Here are my Top 5 most impactful cards on standard from Streets of New Capenna.
- Giada, Font of Hope – Giada was the two drop that Angels needed to become a force in standard. Giada is a 2/2 Angel with vigilance. While on the surface Giada does not look powerful, her ability to give +1/+1 counters to other Angels when they enter play and to be an extra mana source pushed the power level of Angels. When an opponent could not kill Giada the turn she entered play, she provided good value that put the Angel deck ahead.
- Titan of Industry – Titan of Industry is probably the most powerful card from Streets of New Capenna. It is not higher on the list because of its high casting cost. For seven mana, you get a 7/7 elemental with reach and trample. And when it enters the battlefield, you get to choose two of its four abilities to activate. You can destroy an artifact or enchantment. You can gain 5 life. You can create a 4/4 green Rhino Warrior creature token. Or put a shield counter on a creature you control. Typically, we see Titan in reanimator decks because of the high casting cost. The ability to bring Titan back from the graveyard after you either discarded it to Fable of the Mirror-Breaker or milled it provides great value and usually swung a game into its controller’s favor. As long as good reanimation spells are in standard, players will use them to get Titan of Industry into play from the graveyard.

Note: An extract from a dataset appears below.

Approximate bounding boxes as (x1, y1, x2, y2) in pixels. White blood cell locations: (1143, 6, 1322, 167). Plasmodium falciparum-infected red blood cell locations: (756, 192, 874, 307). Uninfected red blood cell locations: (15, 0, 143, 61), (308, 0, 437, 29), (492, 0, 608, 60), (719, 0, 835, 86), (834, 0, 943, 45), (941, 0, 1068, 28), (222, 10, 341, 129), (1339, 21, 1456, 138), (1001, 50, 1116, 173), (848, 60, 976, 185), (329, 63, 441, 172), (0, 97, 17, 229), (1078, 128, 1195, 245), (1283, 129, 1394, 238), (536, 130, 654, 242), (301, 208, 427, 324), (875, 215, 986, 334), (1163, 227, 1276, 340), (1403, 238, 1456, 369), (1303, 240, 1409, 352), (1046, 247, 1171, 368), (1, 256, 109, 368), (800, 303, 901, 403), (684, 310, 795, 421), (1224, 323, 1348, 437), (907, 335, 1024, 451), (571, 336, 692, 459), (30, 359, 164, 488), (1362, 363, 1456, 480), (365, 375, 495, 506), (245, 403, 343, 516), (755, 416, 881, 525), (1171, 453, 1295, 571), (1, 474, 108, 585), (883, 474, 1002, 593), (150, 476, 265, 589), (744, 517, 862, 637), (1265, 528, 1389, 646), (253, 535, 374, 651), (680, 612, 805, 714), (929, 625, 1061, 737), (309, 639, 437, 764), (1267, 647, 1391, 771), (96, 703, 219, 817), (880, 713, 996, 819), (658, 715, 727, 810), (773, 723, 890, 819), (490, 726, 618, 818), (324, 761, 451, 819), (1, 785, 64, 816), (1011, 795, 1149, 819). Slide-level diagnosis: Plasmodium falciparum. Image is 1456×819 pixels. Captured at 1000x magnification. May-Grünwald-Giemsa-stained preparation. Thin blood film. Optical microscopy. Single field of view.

- Corpse Appraiser – Corpse Appraiser has become a key card in the Gixis Midrange deck. For a red, a black, and a blue mana, you get a 3/3 vampire rogue that gets to exile up to one target creature card from a graveyard when it enters play. If you were able to exile a creature card, then you get to look at the top three cards of your library and put one of them into your hand and the rest in the graveyard. This draw ability has helped to make Gixis Midrange the top deck in standard based on tournament results and the decks play on Arena.
- Tenacious Underdog – Tenacious Underdog is one of the most played cards in standard. For two mana, you get a 3/2 human warrior with blitz. The blitz ability has helped make Tenacious Underdog a key part of any black deck. When you play Underdog early in the game, you have a solid attacker that will quickly reduce an opponent’s life total and late in games after Underdog is in the graveyard you get to bring it back into play for two colorless mana, two black mana, and two life. Then when either Tenacious Underdog leaves play during combat or at the end of your turn, you get to draw a card.
- Raffine, Scheming Seer – The most impactful card from Streets of New Capenna continues to be Raffine, Scheming Seer. For a white, blue, and black mana, you get a 1/4 legendary sphinx demon with flying, ward 1, and whenever you attack, target attacking creature connives X, where X is the number of attacking creatures. When Raffine was previewed, I instantly knew the card would be good. What I did not know was how format altering the card would become. Within a few weeks of the Streets of New Capenna standard season beginning, you had to have a plan for dealing with Raffine. Otherwise, Raffine would connive his way to victory. While the deck has dropped in popularity during the current standard season, it remains a Tier 1 deck.
In the next post we will have a brief discussion each of the other cards from Street of New Capenna that have impacted either standard or another format. With over sixty cards seeing play Streets of New Capenna has helped shape the standard format.